CHAPAS-3 trial supports WHO’s recommendation on how to treat children with HIV

18 Nov 2015

The results of the CHAPAS-3 trial have recently been published in the Lancet Journal of Infectious Diseases. The trial, which took place in Uganda and Zambia, investigated the safety and effectiveness of three different drugs when used as part of a combination to treat HIV-infected children.

The current World Health Organisation guidelines for treatment of both adults and children recommend a combination of two NRTI drugs, together with a drug from another class. In CHAPAS-3, children were randomly allocated to one of three groups, to receive either:

  • Abacavir + lamivudine + a drug from another class (NNRTI)
  • Zidovudine + lamivudine + a drug from another class (NNRTI)
  • Stavudine + lamivudine + a drug from another class (NNRTI)

An NRTI drug works by blocking the enzyme called reverse transcriptase which the HIV virus uses to make copies of itself when it enters a healthy cell. Without reverse transcriptase, HIV cannot make new virus copies of itself, so cannot spread.

No trials had previously compared the effects of NRTIs in first-line antiretroviral therapy (ART) in children in Africa.

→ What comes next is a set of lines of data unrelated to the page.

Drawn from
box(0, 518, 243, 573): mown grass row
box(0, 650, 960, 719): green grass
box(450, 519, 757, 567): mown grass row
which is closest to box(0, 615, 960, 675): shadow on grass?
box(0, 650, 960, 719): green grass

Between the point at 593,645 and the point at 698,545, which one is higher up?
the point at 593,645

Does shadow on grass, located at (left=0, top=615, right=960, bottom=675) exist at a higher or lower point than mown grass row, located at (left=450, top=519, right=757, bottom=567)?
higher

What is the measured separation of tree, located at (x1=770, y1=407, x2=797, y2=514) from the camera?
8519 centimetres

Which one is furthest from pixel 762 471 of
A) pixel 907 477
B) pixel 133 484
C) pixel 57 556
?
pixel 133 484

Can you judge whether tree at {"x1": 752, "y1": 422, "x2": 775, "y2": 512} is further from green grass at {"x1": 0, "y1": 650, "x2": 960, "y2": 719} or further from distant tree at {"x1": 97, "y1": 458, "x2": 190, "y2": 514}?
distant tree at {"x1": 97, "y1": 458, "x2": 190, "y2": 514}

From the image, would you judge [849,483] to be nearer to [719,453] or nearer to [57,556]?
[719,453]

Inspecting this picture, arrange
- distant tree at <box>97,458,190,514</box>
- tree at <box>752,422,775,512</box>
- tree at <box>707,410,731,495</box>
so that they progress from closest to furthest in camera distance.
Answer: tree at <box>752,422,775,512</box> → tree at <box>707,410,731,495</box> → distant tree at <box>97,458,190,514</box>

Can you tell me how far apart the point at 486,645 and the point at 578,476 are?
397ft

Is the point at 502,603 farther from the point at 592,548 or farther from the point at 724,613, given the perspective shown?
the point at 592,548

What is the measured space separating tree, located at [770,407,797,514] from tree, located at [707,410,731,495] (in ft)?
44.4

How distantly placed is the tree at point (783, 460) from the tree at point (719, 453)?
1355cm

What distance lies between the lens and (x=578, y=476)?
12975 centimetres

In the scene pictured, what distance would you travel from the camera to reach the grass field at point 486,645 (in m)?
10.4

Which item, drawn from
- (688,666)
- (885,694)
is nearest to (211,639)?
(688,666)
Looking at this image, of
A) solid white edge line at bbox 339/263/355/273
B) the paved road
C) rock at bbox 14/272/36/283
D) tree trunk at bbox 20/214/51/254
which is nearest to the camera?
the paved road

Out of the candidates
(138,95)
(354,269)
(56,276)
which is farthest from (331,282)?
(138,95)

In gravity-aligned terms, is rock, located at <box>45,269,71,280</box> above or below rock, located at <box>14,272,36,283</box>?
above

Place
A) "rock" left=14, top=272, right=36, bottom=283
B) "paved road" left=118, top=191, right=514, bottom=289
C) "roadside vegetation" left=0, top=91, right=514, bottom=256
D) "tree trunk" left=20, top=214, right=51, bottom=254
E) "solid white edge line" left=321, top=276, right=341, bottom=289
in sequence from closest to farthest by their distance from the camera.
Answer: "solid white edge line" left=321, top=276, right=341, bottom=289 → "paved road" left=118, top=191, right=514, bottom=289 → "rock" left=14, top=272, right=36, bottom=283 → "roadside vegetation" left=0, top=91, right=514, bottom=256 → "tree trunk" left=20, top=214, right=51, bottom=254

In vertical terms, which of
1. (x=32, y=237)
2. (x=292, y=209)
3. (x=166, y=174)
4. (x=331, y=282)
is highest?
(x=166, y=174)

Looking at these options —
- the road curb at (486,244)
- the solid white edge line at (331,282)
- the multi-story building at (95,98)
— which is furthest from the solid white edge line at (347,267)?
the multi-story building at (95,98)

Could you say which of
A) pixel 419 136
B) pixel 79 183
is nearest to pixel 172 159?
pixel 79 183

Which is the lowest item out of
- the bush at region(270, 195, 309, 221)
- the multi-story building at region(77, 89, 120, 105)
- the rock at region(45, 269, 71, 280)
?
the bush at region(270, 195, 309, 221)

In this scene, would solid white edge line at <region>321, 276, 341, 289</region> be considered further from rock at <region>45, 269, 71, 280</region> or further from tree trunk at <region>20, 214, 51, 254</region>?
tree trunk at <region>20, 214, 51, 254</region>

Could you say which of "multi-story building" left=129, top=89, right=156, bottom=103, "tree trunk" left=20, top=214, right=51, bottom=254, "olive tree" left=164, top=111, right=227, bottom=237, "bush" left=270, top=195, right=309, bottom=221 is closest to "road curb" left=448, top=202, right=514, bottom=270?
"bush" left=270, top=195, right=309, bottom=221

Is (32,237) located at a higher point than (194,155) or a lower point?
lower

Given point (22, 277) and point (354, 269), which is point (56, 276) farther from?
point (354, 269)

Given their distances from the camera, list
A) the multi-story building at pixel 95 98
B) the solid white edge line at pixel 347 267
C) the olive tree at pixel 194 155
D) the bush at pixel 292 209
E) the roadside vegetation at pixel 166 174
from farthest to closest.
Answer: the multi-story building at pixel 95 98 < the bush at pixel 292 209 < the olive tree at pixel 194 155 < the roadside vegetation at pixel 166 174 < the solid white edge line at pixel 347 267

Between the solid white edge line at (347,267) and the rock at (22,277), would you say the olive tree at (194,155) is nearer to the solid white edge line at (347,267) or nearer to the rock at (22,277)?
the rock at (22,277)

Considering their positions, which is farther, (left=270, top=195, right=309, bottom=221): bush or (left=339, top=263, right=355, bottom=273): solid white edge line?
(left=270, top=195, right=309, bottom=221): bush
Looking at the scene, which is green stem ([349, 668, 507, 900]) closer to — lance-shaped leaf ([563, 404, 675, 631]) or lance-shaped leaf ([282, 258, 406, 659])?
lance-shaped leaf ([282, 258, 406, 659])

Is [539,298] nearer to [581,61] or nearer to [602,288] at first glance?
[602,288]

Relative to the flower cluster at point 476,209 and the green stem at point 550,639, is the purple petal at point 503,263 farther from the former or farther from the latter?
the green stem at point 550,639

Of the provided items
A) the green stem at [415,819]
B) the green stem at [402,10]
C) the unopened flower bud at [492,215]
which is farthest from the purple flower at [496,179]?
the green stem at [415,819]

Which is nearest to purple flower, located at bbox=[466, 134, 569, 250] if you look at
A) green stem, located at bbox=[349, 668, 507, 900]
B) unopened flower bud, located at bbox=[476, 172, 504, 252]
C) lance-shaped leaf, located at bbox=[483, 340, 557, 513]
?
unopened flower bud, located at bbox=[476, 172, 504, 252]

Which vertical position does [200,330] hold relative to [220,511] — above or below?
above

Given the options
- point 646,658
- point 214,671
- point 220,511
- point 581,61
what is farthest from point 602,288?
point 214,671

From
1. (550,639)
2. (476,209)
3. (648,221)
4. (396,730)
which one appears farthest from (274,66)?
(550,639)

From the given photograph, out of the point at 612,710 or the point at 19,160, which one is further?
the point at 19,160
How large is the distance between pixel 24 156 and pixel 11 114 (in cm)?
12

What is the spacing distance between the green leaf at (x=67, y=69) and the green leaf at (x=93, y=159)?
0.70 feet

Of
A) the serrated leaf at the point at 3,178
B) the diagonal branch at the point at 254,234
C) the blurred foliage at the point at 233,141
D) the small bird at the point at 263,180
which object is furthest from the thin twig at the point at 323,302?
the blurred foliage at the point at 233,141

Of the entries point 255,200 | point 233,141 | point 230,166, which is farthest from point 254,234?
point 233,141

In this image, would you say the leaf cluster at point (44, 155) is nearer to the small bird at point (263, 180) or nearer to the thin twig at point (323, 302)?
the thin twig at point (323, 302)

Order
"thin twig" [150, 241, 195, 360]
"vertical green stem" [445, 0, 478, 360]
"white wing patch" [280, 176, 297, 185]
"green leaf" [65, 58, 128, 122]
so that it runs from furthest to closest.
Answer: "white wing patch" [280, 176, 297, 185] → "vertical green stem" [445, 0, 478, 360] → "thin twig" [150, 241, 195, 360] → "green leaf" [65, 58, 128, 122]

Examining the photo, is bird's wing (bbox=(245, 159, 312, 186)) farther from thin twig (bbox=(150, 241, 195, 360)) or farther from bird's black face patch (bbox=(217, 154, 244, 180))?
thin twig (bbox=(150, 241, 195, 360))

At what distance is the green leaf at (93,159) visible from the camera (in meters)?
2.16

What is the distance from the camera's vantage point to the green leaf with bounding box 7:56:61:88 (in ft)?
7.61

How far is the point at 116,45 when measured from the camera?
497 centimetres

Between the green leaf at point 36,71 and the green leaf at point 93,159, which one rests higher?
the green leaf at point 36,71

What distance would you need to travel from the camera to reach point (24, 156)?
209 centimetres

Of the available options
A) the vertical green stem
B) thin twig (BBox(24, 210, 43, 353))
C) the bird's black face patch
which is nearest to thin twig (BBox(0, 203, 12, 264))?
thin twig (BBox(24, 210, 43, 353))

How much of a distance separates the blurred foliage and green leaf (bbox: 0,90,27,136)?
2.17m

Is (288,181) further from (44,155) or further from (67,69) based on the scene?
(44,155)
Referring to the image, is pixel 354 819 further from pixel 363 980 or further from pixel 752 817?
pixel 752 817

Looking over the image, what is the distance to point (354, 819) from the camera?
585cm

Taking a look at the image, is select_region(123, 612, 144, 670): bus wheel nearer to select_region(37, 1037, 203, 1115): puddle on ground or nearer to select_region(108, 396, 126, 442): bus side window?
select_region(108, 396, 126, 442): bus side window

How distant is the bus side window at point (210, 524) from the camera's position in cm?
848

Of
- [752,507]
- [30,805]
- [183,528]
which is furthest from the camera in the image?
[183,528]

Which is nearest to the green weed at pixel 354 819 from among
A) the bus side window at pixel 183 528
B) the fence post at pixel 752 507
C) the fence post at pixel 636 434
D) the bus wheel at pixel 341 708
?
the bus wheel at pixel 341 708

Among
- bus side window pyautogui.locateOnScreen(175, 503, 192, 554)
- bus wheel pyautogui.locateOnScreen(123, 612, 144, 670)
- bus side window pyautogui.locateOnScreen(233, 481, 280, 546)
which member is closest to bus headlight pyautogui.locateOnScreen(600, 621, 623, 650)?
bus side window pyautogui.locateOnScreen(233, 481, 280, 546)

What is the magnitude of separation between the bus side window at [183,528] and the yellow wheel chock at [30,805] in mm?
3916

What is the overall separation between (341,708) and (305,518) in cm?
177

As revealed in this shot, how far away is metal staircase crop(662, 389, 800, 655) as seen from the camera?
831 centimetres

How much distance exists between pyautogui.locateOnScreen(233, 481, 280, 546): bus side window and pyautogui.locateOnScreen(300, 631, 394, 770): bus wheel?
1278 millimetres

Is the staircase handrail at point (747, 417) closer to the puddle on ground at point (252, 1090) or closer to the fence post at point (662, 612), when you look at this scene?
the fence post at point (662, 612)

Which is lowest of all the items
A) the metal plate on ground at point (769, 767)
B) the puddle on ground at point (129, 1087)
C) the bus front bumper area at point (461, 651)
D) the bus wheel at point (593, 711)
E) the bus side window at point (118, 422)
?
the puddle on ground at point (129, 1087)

478 children took part in the trial; three quarters of them starting HIV treatment for the first time. The average age of those starting HIV treatment was around three years, though the average age of those who were already being treated for HIV was nearly seven. The children were followed up for around two years.

Most of the children in the CHAPAS-3 trial did very well. Only 6% had to change any of their initial drugs through the course of the study due to side-effects. 1% had to change to a completely new combination due to the drugs no longer working. Less than 4% of children in the study died, all of whom were starting HIV treatment for the first time.

The trial found no major differences between the NRTIs in terms of side effects, and how well children did. However, taking abacavir as the first course of treatment was shown to increase how well children later responded to a second course of treatment. Abacavir also has the advantage that it can be taken once daily, rather than twice, as part of a fixed dose combination tablet. This makes taking treatment easier for children and their carers.

Overall, this trial endorsed the WHO’s 2013 recommendation that abacavir is the preferred first NRTI for children; something which is expected to be reiterated in the World Health Organisation's forthcoming  2015 HIV treatment guidelines.